TO BE DONE.
Extract every entry word for word. Skip the pictures.

--- begin ---

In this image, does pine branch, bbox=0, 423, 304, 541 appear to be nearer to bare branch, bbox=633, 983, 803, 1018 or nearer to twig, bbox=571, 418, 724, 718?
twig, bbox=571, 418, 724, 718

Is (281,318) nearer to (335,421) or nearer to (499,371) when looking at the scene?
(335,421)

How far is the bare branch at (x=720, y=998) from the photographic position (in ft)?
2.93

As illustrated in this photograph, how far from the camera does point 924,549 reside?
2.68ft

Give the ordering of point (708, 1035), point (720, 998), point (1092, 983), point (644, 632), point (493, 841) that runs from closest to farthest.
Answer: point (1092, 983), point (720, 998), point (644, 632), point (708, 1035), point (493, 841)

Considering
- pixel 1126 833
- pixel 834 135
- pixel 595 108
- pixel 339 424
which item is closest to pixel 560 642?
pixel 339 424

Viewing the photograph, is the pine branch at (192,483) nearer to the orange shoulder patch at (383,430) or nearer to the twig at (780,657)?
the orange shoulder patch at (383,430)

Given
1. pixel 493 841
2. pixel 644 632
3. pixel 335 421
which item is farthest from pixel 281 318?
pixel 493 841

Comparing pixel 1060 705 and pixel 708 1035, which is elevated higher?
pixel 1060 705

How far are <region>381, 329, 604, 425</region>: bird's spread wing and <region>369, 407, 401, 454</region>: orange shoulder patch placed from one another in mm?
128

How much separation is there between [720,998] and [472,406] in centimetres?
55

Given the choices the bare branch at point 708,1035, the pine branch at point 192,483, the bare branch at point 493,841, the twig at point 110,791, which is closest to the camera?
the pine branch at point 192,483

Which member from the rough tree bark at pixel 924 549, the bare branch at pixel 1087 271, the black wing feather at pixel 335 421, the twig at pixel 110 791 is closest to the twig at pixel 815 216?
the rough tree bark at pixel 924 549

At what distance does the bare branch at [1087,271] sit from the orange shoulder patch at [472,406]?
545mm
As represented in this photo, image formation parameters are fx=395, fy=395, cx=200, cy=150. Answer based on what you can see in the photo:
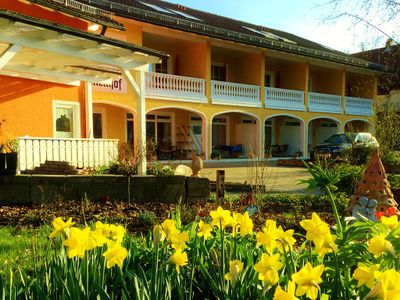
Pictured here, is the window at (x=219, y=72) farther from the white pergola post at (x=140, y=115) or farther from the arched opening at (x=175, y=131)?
the white pergola post at (x=140, y=115)

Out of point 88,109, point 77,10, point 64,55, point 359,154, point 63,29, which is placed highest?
point 77,10

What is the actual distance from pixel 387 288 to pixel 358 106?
28.9 m

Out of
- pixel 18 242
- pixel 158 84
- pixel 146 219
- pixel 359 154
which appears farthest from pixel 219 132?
pixel 18 242

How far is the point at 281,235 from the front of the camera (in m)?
1.81

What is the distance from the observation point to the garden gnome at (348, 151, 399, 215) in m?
4.66

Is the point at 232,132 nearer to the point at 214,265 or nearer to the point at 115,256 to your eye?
the point at 214,265

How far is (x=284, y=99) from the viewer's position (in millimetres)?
23562

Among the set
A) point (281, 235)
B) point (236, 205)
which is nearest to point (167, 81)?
point (236, 205)

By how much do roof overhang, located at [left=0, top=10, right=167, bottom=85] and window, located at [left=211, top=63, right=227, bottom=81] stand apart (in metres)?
11.9

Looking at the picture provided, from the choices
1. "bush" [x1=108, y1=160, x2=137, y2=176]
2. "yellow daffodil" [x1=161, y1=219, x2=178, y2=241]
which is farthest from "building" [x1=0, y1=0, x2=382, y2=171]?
"yellow daffodil" [x1=161, y1=219, x2=178, y2=241]

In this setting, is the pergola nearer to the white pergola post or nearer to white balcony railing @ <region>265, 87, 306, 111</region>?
the white pergola post

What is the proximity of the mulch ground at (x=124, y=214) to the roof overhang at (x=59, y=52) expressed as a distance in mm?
2698

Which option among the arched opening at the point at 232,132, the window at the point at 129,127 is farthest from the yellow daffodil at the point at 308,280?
the arched opening at the point at 232,132

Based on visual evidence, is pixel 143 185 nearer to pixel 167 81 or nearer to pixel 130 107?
pixel 130 107
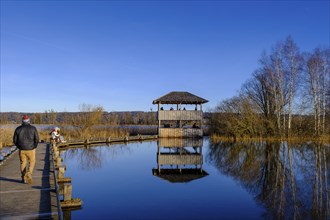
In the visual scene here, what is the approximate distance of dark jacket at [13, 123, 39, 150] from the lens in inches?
341

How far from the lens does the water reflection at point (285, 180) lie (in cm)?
867

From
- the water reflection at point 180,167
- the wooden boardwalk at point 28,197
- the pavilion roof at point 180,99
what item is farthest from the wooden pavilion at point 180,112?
the wooden boardwalk at point 28,197

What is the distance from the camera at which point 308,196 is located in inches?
393

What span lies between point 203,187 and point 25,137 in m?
7.11

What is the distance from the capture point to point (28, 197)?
7957 mm

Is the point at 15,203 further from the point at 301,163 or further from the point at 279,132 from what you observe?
the point at 279,132

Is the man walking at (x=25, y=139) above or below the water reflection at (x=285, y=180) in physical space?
above

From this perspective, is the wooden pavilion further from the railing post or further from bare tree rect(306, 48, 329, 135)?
the railing post

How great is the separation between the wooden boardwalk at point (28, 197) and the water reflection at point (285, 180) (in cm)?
599

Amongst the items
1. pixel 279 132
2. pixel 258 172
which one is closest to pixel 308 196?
pixel 258 172

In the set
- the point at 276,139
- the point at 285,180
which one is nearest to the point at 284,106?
the point at 276,139

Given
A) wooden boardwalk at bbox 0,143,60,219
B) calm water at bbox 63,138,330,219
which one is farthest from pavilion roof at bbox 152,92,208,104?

--- end ---

TASK RESULT.
In this image, does pine branch, bbox=0, 423, 304, 541 appear to be nearer to bare branch, bbox=633, 983, 803, 1018 or nearer to twig, bbox=571, 418, 724, 718?
twig, bbox=571, 418, 724, 718

Is (281,318) nearer to (335,421) or nearer to (499,371) when looking at the scene?
(335,421)

How far is the bare branch at (x=720, y=998) from the photographic position (in ft)?
2.93

As illustrated in this photograph, how far from the camera does point 924,549 reside?
2.68ft

Give the ordering of point (708, 1035), point (720, 998), point (1092, 983), point (644, 632), point (493, 841) that runs from closest to farthest.
Answer: point (1092, 983), point (720, 998), point (644, 632), point (708, 1035), point (493, 841)

Considering
- pixel 1126 833
- pixel 834 135
- pixel 595 108
- pixel 339 424
which item is closest to pixel 560 642?
pixel 339 424

Viewing the photograph, is the pine branch at (192,483) nearer to the orange shoulder patch at (383,430) or nearer to the twig at (780,657)?
the orange shoulder patch at (383,430)

Given
1. pixel 493 841
2. pixel 644 632
3. pixel 335 421
which item is farthest from pixel 281 318?
pixel 493 841

Comparing pixel 1060 705 and pixel 708 1035, which is elevated higher?
pixel 1060 705

How far are <region>381, 329, 604, 425</region>: bird's spread wing and <region>369, 407, 401, 454</region>: orange shoulder patch placed from one another in mm?
128

How much separation is there between [720,998] and [472,406] in centimetres?
55

Given the choices the bare branch at point 708,1035, the pine branch at point 192,483, the bare branch at point 493,841, the twig at point 110,791, which is closest to the camera?
the pine branch at point 192,483

Which member from the rough tree bark at pixel 924 549, the bare branch at pixel 1087 271, the black wing feather at pixel 335 421, the twig at pixel 110 791 is closest to the twig at pixel 815 216?
the rough tree bark at pixel 924 549

At what distance does the bare branch at [1087,271] sit from the orange shoulder patch at [472,406]?
545mm
As represented in this photo, image formation parameters are fx=395, fy=395, cx=200, cy=150. Answer based on what you can see in the photo:
Pictured here, is the window at (x=219, y=72) farther from the white pergola post at (x=140, y=115) or farther from the arched opening at (x=175, y=131)?
the white pergola post at (x=140, y=115)

Out of point 88,109, point 77,10, point 64,55, point 359,154, point 63,29, which is placed highest?
point 77,10

What is the actual distance from pixel 387 288 to pixel 358 106?
28.9 m

Out of
- pixel 18 242
- pixel 158 84
- pixel 146 219
- pixel 359 154
which appears farthest from pixel 219 132?
pixel 18 242

How far is the point at 281,235 from the front of the camera (in m)?
1.81

What is the distance from the observation point to the garden gnome at (348, 151, 399, 215) in m?
4.66

Is the point at 232,132 nearer to the point at 214,265 or nearer to the point at 115,256 to your eye?
the point at 214,265

How far is (x=284, y=99) from the viewer's position (in millimetres)?
23562

Among the set
A) point (281, 235)
B) point (236, 205)
which is nearest to point (167, 81)?
point (236, 205)

By how much do roof overhang, located at [left=0, top=10, right=167, bottom=85] and window, located at [left=211, top=63, right=227, bottom=81] stand apart (in metres)?
11.9

Looking at the picture provided, from the choices
1. "bush" [x1=108, y1=160, x2=137, y2=176]
2. "yellow daffodil" [x1=161, y1=219, x2=178, y2=241]
which is farthest from "building" [x1=0, y1=0, x2=382, y2=171]?
"yellow daffodil" [x1=161, y1=219, x2=178, y2=241]

In this setting, is the pergola nearer to the white pergola post or nearer to white balcony railing @ <region>265, 87, 306, 111</region>?
the white pergola post

What is the proximity of the mulch ground at (x=124, y=214) to the roof overhang at (x=59, y=52) expressed as a distance in mm?
2698

Which option among the arched opening at the point at 232,132, the window at the point at 129,127 is farthest from the yellow daffodil at the point at 308,280?
the arched opening at the point at 232,132

Based on visual evidence, is pixel 143 185 nearer to pixel 167 81 or nearer to pixel 130 107?
pixel 130 107
In the visual scene here, what is the approximate distance of dark jacket at [13, 123, 39, 150] from the lens in inches?
341

How far from the lens does the water reflection at point (285, 180) lie (in cm)?
867

From
- the water reflection at point 180,167
- the wooden boardwalk at point 28,197
- the pavilion roof at point 180,99
what item is farthest from the wooden pavilion at point 180,112?
the wooden boardwalk at point 28,197

What is the distance from the camera at which point 308,196 is located in inches?
393

What span lies between point 203,187 and point 25,137 in m?
7.11

What is the distance from the capture point to point (28, 197)?
7957 mm

Is the point at 15,203 further from the point at 301,163 or further from the point at 279,132 from what you observe?
the point at 279,132

Is the man walking at (x=25, y=139) above or below the water reflection at (x=285, y=180) in physical space?
above

From this perspective, is the wooden pavilion further from the railing post or further from bare tree rect(306, 48, 329, 135)?
the railing post

How great is the separation between the wooden boardwalk at point (28, 197) and the water reflection at point (285, 180) (in cm)?
599

Amongst the items
1. pixel 279 132
2. pixel 258 172
which one is closest to pixel 308 196?
pixel 258 172

In the set
- the point at 276,139
- the point at 285,180
which one is nearest to the point at 284,106?
the point at 276,139

Given
A) wooden boardwalk at bbox 0,143,60,219
B) calm water at bbox 63,138,330,219
which one is farthest from pavilion roof at bbox 152,92,208,104?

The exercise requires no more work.